Our customers depend on SparkPost’s services for their critical business operations and we know that this type of incident can severely impact marketing and transactional email programs. We are committed to learning from this incident by making improvements to prevent this from happening again and by reducing the time it takes to restore services. We have identified the following corrective actions:

– Centralize production package management activities into a single team led within the SparkPost Operations department. [COMPLETE]

– Audit all package repositories to ensure auto syncing is disabled to prevent this from happening again while this incident is under review. [COMPLETE]

– Ensure there are additional safeguards so that updates to packages are never deployed to production without going through the standard Change Management process. [IN PROGRESS]

– Evaluate structural changes to the Security and Engineering teams to facilitate better communication and coordination during incidents. [IN PROGRESS]

Posted May 28, 2019 - 16:16 EDT

Resolved

This incident is now resolved. We will publish a post-mortem.

Posted May 23, 2019 - 20:38 EDT

Monitoring

A fix has been implemented and we are monitoring the results.

Posted May 23, 2019 - 20:12 EDT

Update

We are continuing to work on a fix for this issue.

Posted May 23, 2019 - 19:52 EDT

Update

We are continuing to work on a fix for this issue.

Posted May 23, 2019 - 19:26 EDT

Identified

The issue has been identified and a fix is being implemented.
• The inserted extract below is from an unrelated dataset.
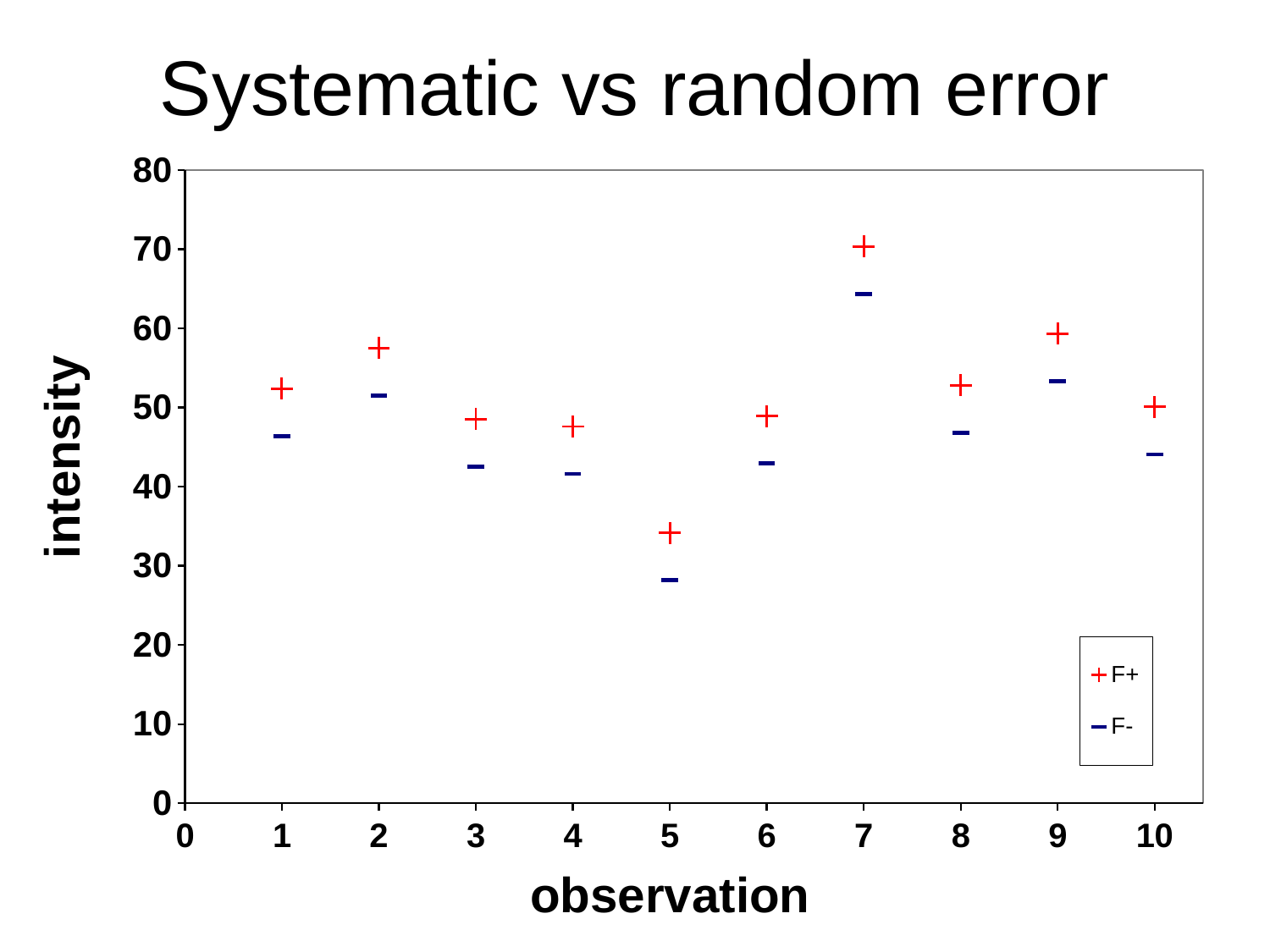
Is the F- value at observation 5 greater or less than 30? less At which observation does the F+ series reach its highest intensity? 7 At which observation does the F- series reach its highest intensity? 7 Is the F- value at observation 4 greater or less than 50? less How many series does the legend list? 2 What is the title of the chart? Systematic vs random error Is the F+ value at observation 7 greater or less than 60? greater At which observation does the F- series have its lowest intensity? 5 At observation 3, which series has the larger intensity, F+ or F-? F+ How many observations are plotted for each series? 10 What kind of chart is shown on the slide? scatter chart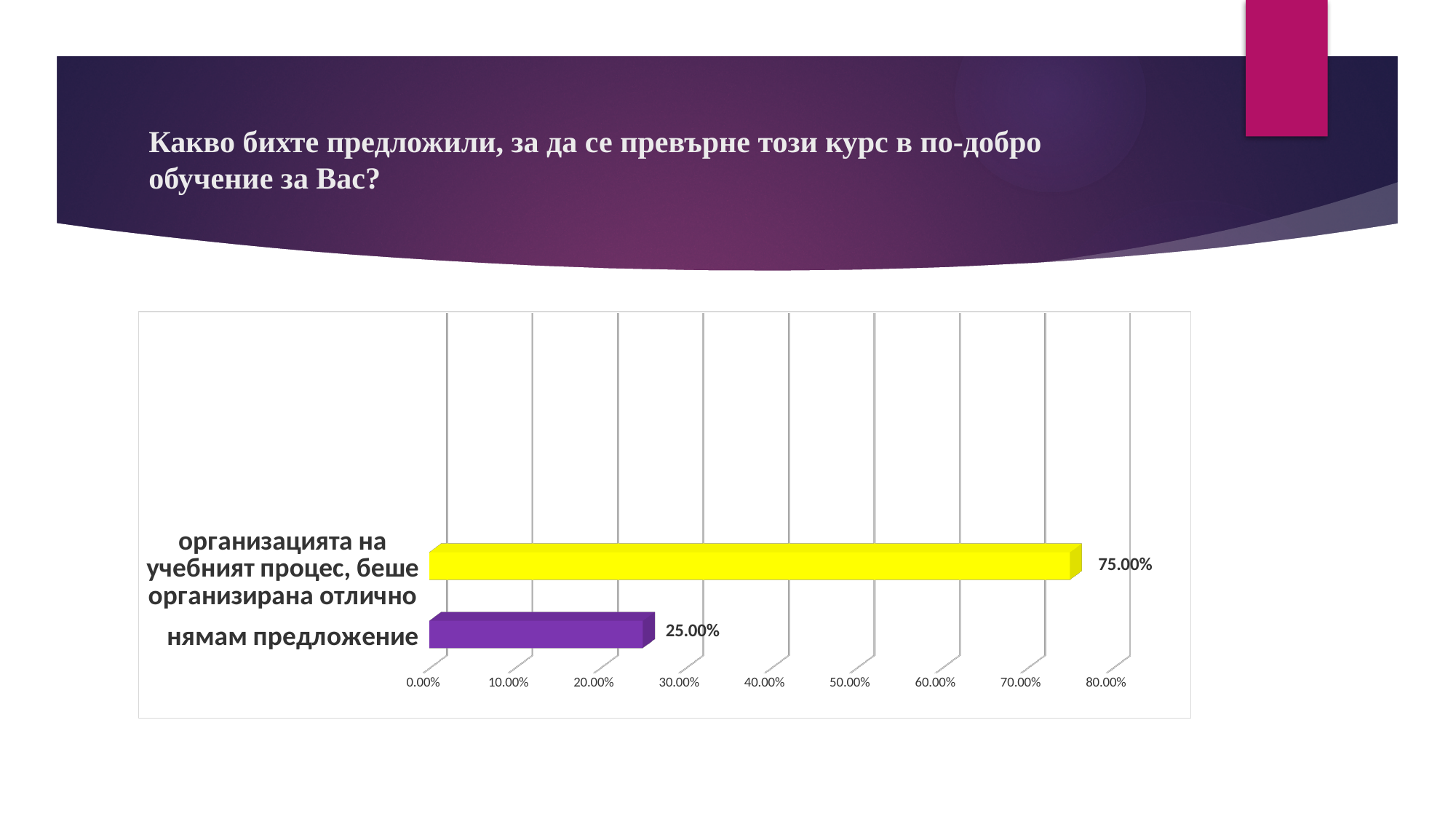
How many categories are shown in the chart? 2 Which category has the lowest value? нямам предложение What kind of chart is shown on the slide? bar chart Which is larger: the value for "нямам предложение" or the value for "организацията на учебният процес, беше организирана отлично"? организацията на учебният процес, беше организирана отлично Which category has the highest value? организацията на учебният процес, беше организирана отлично What colour is the bar for "нямам предложение"? purple Is the value for "организацията на учебният процес, беше организирана отлично" greater or less than 70.00%? greater Is the value for "нямам предложение" greater or less than 30.00%? less What is the total of the two values shown in the chart? 100.00% What is the value for "организацията на учебният процес, беше организирана отлично"? 75.00% What is the difference between the values for "организацията на учебният процес, беше организирана отлично" and "нямам предложение"? 50.00% What is the value for "нямам предложение"? 25.00%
Posted May 23, 2019 - 18:49 EDT

Update

We are continuing to investigate this issue.

Posted May 23, 2019 - 18:22 EDT

Update

We are experiencing a widespread outage for customers hosted in the US and EU: outbound message delivery, APIs, UI and opens/clicks are impacted. We are continuing to investigate.

Posted May 23, 2019 - 18:10 EDT

Update

We are continuing to investigate this issue.

Posted May 23, 2019 - 17:50 EDT

Update

We are continuing to investigate this issue.

Posted May 23, 2019 - 17:44 EDT

Investigating

We are experiencing an elevated level of API and UI errors and latency for our APIs for some SparkPost and SparkPost Enterprise customers (including Transmissions API and SMTP injection API). Please retry any 5xx error.
Note: This issue does not impact our SparkPost Enterprise customers hosted in the US.

Posted May 23, 2019 - 17:25 EDT

This incident affected: Metrics API (Metrics API - USA, Metrics API - EUROPE), Transmissions API (Transmissions API - USA, Transmissions API - EUROPE), Events API (Events API - USA, Events API - EUROPE), SparkPost Application (WebUI) (SparkPost Application - USA, SparkPost Application - EUROPE), SMTP API (SMTP API - USA, SMTP API - EUROPE), Sending Domains API (Sending Domains API - USA, Sending Domains API - EUROPE), SMTP Delivery (Outbound Message Delivery) (SMTP Delivery - USA, SMTP Delivery - EUROPE), Relay Webhooks Delivery Service (Relay Webhooks - USA, Relay Webhooks - EUROPE), Event Webhook Delivery Service (Event Webhooks - USA, Event Webhooks - EUROPE), and Engagement Tracking Service (Engagement Tracking Service (redirecting clicks and serving opens) - USA, Engagement Tracking Service (redirecting clicks and serving opens) - EUROPE).